▼
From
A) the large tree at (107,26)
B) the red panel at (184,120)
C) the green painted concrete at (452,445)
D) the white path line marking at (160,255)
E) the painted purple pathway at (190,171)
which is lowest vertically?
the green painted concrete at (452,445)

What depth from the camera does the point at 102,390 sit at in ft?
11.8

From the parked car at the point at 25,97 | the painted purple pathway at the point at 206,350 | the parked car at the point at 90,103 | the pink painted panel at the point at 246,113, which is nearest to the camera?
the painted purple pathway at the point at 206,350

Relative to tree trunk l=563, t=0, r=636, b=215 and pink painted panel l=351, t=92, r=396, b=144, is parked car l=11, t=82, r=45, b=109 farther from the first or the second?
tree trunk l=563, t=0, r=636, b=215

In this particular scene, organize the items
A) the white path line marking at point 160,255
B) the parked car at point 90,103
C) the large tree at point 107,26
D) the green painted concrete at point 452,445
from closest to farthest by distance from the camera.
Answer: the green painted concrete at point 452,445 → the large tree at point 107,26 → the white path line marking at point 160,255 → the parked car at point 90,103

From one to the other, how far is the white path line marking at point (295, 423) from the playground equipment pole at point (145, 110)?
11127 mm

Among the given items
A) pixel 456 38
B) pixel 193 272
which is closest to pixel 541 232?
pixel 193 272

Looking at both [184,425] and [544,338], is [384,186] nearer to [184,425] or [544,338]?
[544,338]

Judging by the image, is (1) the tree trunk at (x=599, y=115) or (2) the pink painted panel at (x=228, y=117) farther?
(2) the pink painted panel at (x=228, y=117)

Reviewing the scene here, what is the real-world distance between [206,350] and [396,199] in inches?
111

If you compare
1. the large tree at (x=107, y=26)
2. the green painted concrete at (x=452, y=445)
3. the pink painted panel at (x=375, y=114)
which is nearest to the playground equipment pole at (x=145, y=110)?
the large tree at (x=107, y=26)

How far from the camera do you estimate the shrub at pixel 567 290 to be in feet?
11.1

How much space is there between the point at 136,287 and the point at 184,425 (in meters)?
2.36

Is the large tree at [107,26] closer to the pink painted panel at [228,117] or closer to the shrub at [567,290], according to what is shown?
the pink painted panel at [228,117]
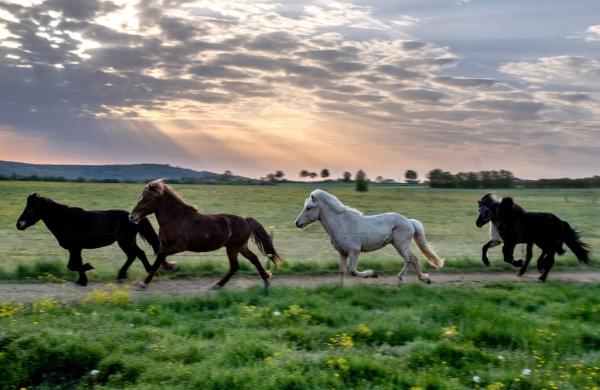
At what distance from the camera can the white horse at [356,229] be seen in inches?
461

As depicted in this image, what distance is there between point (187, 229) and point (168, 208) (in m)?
0.57

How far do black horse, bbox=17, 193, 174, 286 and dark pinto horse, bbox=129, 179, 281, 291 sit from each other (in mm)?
940

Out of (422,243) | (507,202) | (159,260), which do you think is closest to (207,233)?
(159,260)

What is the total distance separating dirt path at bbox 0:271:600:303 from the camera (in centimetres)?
1028

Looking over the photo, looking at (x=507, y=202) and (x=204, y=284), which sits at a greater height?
(x=507, y=202)

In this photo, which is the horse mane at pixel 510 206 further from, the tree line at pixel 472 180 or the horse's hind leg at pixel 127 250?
the tree line at pixel 472 180

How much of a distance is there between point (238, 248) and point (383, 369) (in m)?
5.33

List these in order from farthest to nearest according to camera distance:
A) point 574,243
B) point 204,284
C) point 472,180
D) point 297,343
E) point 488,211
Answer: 1. point 472,180
2. point 574,243
3. point 488,211
4. point 204,284
5. point 297,343

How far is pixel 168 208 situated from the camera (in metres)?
11.3

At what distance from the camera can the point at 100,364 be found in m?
6.81

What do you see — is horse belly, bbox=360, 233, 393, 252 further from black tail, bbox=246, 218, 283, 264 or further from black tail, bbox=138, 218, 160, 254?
black tail, bbox=138, 218, 160, 254

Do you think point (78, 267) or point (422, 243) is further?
point (422, 243)

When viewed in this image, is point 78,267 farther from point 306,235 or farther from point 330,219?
point 306,235

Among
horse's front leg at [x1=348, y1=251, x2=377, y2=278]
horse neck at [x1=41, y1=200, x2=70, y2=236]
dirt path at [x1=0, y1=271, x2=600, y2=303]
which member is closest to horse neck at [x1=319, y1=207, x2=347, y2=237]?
horse's front leg at [x1=348, y1=251, x2=377, y2=278]
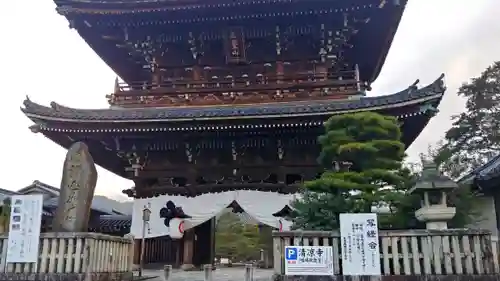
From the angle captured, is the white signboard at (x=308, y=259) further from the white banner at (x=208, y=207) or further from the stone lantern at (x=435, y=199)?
the white banner at (x=208, y=207)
▲
Task description ::
Reproduce every entry above word for word, leaving out the pictures.

Written answer ::
From
A) the large tree at (107,26)
B) the red panel at (184,120)
C) the green painted concrete at (452,445)
D) the white path line marking at (160,255)
E) the painted purple pathway at (190,171)
which is lowest vertically?
the green painted concrete at (452,445)

What depth from the camera does the point at 102,390 sit at in ft?
11.8

From the parked car at the point at 25,97 | the painted purple pathway at the point at 206,350 | the parked car at the point at 90,103 | the pink painted panel at the point at 246,113, which is nearest to the camera?
the painted purple pathway at the point at 206,350

Relative to tree trunk l=563, t=0, r=636, b=215 and pink painted panel l=351, t=92, r=396, b=144, is parked car l=11, t=82, r=45, b=109 farther from the first or the second?
tree trunk l=563, t=0, r=636, b=215

In this particular scene, organize the items
A) the white path line marking at point 160,255
B) the parked car at point 90,103
C) the large tree at point 107,26
D) the green painted concrete at point 452,445
from closest to farthest by distance from the camera.
Answer: the green painted concrete at point 452,445 → the large tree at point 107,26 → the white path line marking at point 160,255 → the parked car at point 90,103

From one to the other, how far is the white path line marking at point (295, 423) from the playground equipment pole at point (145, 110)?
11127 mm

Among the given items
A) pixel 456 38
B) pixel 193 272
which is closest to pixel 541 232?
pixel 193 272

Looking at both [184,425] and [544,338], is [384,186] nearer to [184,425] or [544,338]?
[544,338]

Judging by the image, is (1) the tree trunk at (x=599, y=115) or (2) the pink painted panel at (x=228, y=117) farther?
(2) the pink painted panel at (x=228, y=117)

Reviewing the scene here, what is the real-world distance between [206,350] and [396,199] in inches?
111

If you compare
1. the large tree at (x=107, y=26)
2. the green painted concrete at (x=452, y=445)
3. the pink painted panel at (x=375, y=114)
which is nearest to the playground equipment pole at (x=145, y=110)?
the large tree at (x=107, y=26)

How far from the camera do you estimate the shrub at pixel 567 290 to be in feet?
11.1

How much space is there between the point at 136,287 and the point at 184,425 (in meters)?
2.36

Is the large tree at [107,26] closer to the pink painted panel at [228,117] or closer to the shrub at [567,290], according to what is shown?
the pink painted panel at [228,117]
At what distance from the camera can the white horse at [356,229] be seen in inches?
461

As depicted in this image, what distance is there between point (187, 229) and point (168, 208) (in m)?
0.57

How far do black horse, bbox=17, 193, 174, 286 and dark pinto horse, bbox=129, 179, 281, 291 sit from each other (in mm)?
940

Out of (422,243) | (507,202) | (159,260), which do you think is closest to (207,233)?
(159,260)

What is the total distance separating dirt path at bbox 0:271:600:303 from the camera (in centimetres)?
1028

Looking over the photo, looking at (x=507, y=202) and (x=204, y=284), which sits at a greater height?
(x=507, y=202)

In this photo, which is the horse mane at pixel 510 206 further from, the tree line at pixel 472 180 or the horse's hind leg at pixel 127 250?
the tree line at pixel 472 180

How much of a distance is there between point (238, 248) and point (383, 369) (in m)?
5.33

List these in order from farthest to nearest according to camera distance:
A) point 574,243
B) point 204,284
C) point 472,180
D) point 297,343
E) point 488,211
Answer: 1. point 472,180
2. point 574,243
3. point 488,211
4. point 204,284
5. point 297,343

How far is pixel 168 208 situated from the camera (in metres)?
11.3

At what distance from the camera can the point at 100,364 be found in m?
6.81

What do you see — is horse belly, bbox=360, 233, 393, 252 further from black tail, bbox=246, 218, 283, 264 or further from black tail, bbox=138, 218, 160, 254?
black tail, bbox=138, 218, 160, 254

Do you think point (78, 267) or point (422, 243) is further?
point (422, 243)

When viewed in this image, is point 78,267 farther from point 306,235 or farther from point 330,219?
point 306,235

Among
horse's front leg at [x1=348, y1=251, x2=377, y2=278]
horse neck at [x1=41, y1=200, x2=70, y2=236]
dirt path at [x1=0, y1=271, x2=600, y2=303]
which member is closest to horse neck at [x1=319, y1=207, x2=347, y2=237]?
horse's front leg at [x1=348, y1=251, x2=377, y2=278]
From the angle captured, is the white signboard at (x=308, y=259) further from the white banner at (x=208, y=207) or further from the stone lantern at (x=435, y=199)?
the white banner at (x=208, y=207)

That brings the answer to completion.